Bilgi ahlâkından kastettiğim şey tam olarak budur. Bilgi sahibi olmak yetmez. Bilgi ile faydalı işler yapmıyorsanız, bilgi sizi daha iyi insan olmaya yöneltmiyorsa, o bilginin ne anlamı var?
Bilgisayar ve Bilgi
Okumakta tek amaç bilgiyi arttırmak olsaydı, en büyük âlimler bilgisayarlar olurdu. Dünyanın tüm bilgisini yükleyebildiğimiz bilgisayarlar, insanlığa faydalı veya zararlı şeyler üretemezler. Bilgisayarı faydalı veya zararlı hale getirecek olan yine insandır. Ahlâklı, insanlık için faydalı şeyler yapmayı dert edinen insan, bilgisayar vasıtasıyla insanlara faydalı olmaya çalışır. Ahlâksız ve bencil insan, yine bilgisayar aracılığıyla insana ve insanlığa zarar verir.
İnsanın öğrenmesi ile bilgisayara bilgi yüklenmesi arasındaki en temel fark, insanın ruhu ve kalbidir. Bilgisayarların kalbi ve ruhu yoktur. Merhametsiz insana ‘kalpsiz’ deriz. Kalbi olmadığı için değil, merhameti olmadığı için, kötülük yaptığı için, zarar verdiği için.

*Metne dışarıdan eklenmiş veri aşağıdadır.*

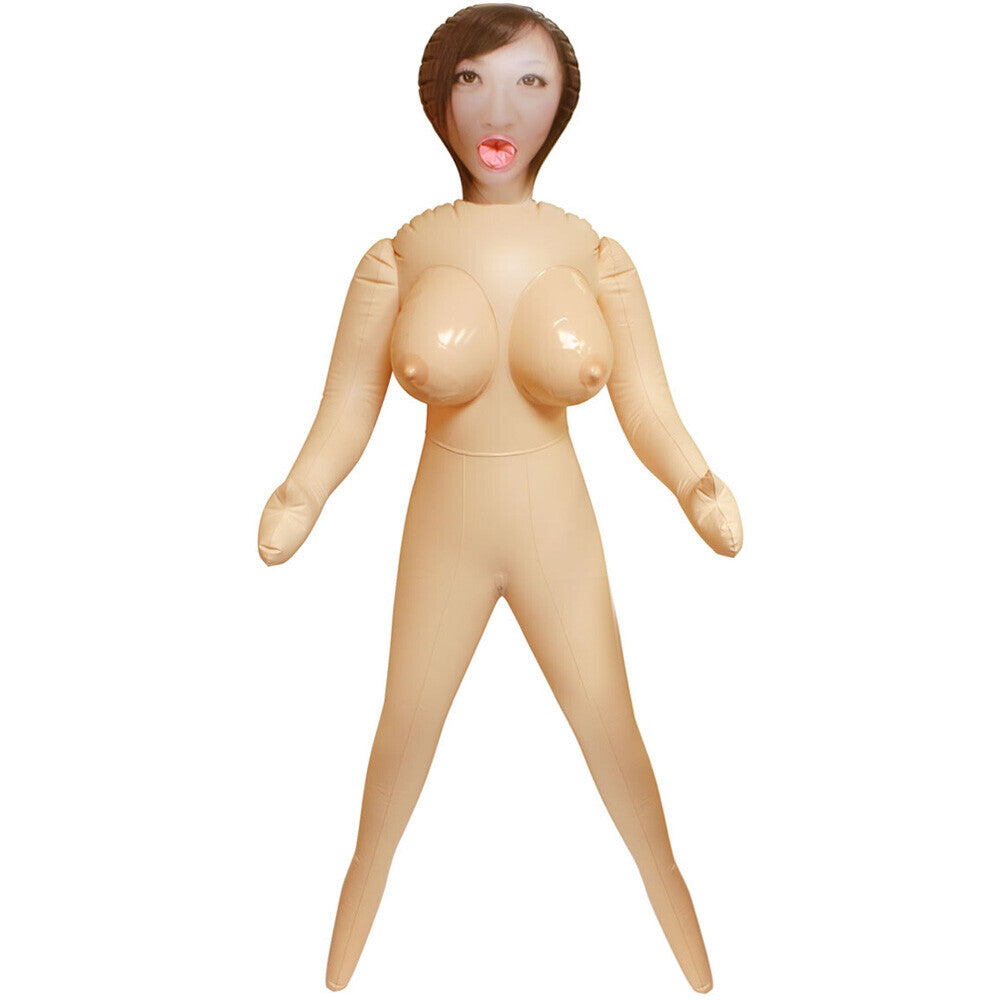 Ming Inflatable Love Doll-Katys Boutique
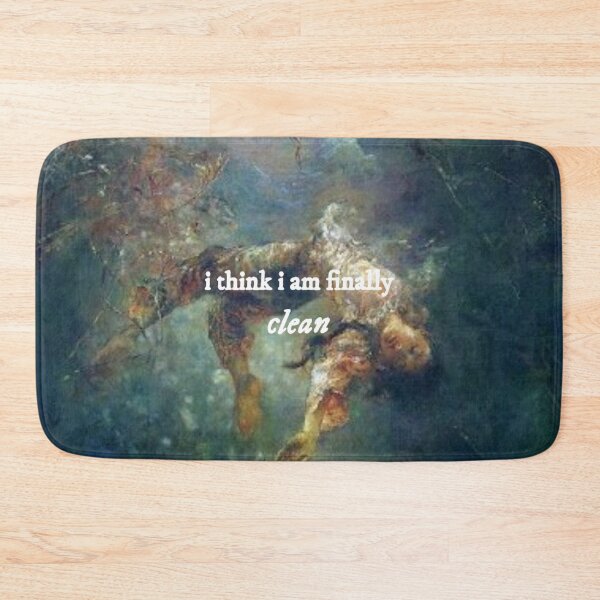 Item preview, Clean designed and sold by sineadbarnes20.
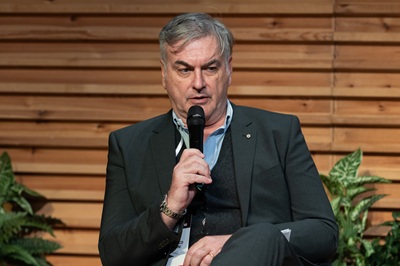 Avanzini (Conad): “L'app HeyConad è un contenitore omnicanale con promozioni, servizi ed esperienze”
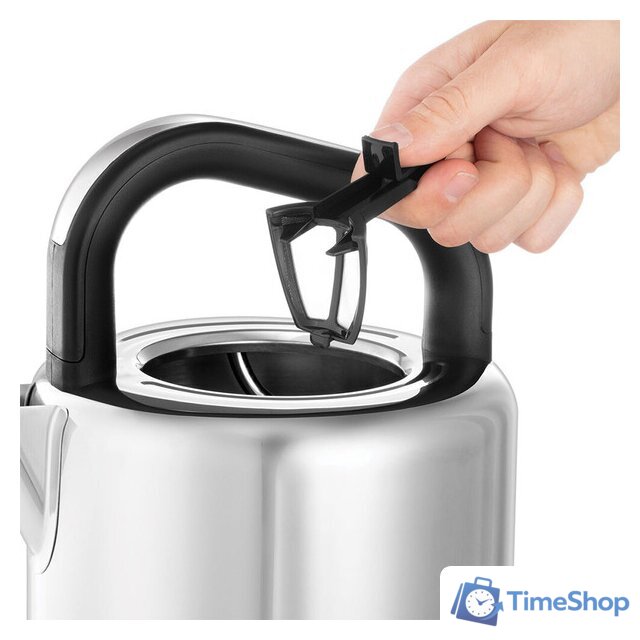 Электрический чайник Russell Hobbs 26420-70 Distinctions - Изображение №8 — Интернет-магазин Time-Shop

Pakistan’ın Mehmet Akif ERSOY’u olarak bilinen ünlü şair Muhammed İKBAL, bilgi ve ahlâk ilişkisini şu sözleriyle özetliyor: “İslam dünyası aklını kaybetti, batı dünyası da vicdanını kaybetti.”
Vicdandan, aşktan, kalpten yani ahlâkî yaratıcılıktan mahrum akıl (bilimsel düşünce), yoldan çıkmış şeytanî bir akıldır. Akılsız kalp ise verimsiz olmakla kalmayıp kendi kendini kandırmaktır.